Report each line of the listing below that contains the string "this". Case counts.

┌──

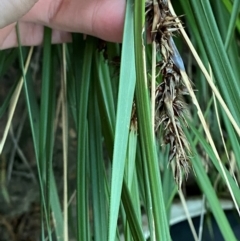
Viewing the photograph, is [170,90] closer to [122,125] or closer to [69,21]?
[122,125]

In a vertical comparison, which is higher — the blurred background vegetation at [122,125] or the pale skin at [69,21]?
the pale skin at [69,21]

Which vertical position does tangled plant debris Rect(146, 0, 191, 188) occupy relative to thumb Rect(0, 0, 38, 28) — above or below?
below

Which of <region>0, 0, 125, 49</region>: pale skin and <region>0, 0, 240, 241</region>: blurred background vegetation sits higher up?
<region>0, 0, 125, 49</region>: pale skin

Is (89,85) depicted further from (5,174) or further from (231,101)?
(5,174)

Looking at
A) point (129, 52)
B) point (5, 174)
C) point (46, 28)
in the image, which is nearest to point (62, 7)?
point (46, 28)
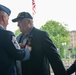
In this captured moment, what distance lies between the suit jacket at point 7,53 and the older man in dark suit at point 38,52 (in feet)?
1.05

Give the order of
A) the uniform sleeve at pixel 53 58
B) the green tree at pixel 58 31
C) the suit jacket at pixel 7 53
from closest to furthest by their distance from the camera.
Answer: the suit jacket at pixel 7 53 → the uniform sleeve at pixel 53 58 → the green tree at pixel 58 31

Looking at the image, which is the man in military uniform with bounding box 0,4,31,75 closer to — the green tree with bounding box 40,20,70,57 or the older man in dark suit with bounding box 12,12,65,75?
the older man in dark suit with bounding box 12,12,65,75

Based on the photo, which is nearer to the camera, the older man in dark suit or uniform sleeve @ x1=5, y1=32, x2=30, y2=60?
uniform sleeve @ x1=5, y1=32, x2=30, y2=60

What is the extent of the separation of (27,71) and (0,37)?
0.44 meters

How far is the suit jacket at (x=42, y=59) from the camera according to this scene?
2264 mm

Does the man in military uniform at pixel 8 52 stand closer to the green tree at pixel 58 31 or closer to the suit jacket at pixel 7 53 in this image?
the suit jacket at pixel 7 53

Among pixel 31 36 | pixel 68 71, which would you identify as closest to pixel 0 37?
pixel 31 36

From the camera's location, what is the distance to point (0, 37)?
6.48ft

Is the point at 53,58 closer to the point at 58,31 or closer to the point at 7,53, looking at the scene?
the point at 7,53

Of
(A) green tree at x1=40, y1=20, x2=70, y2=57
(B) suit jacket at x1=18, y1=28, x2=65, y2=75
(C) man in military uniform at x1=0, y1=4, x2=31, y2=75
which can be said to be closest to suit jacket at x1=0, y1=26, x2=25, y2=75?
(C) man in military uniform at x1=0, y1=4, x2=31, y2=75

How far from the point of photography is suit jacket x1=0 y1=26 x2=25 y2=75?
1947 millimetres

└──

**The reply:**
In this captured moment, what distance lies between the suit jacket at point 7,53 and the older man in dark suit at point 38,52 (in feet)?
How far is the suit jacket at (x=42, y=59) from the camera according to this scene?
Does the man in military uniform at pixel 8 52 stand closer to the green tree at pixel 58 31 or closer to the suit jacket at pixel 7 53 in this image?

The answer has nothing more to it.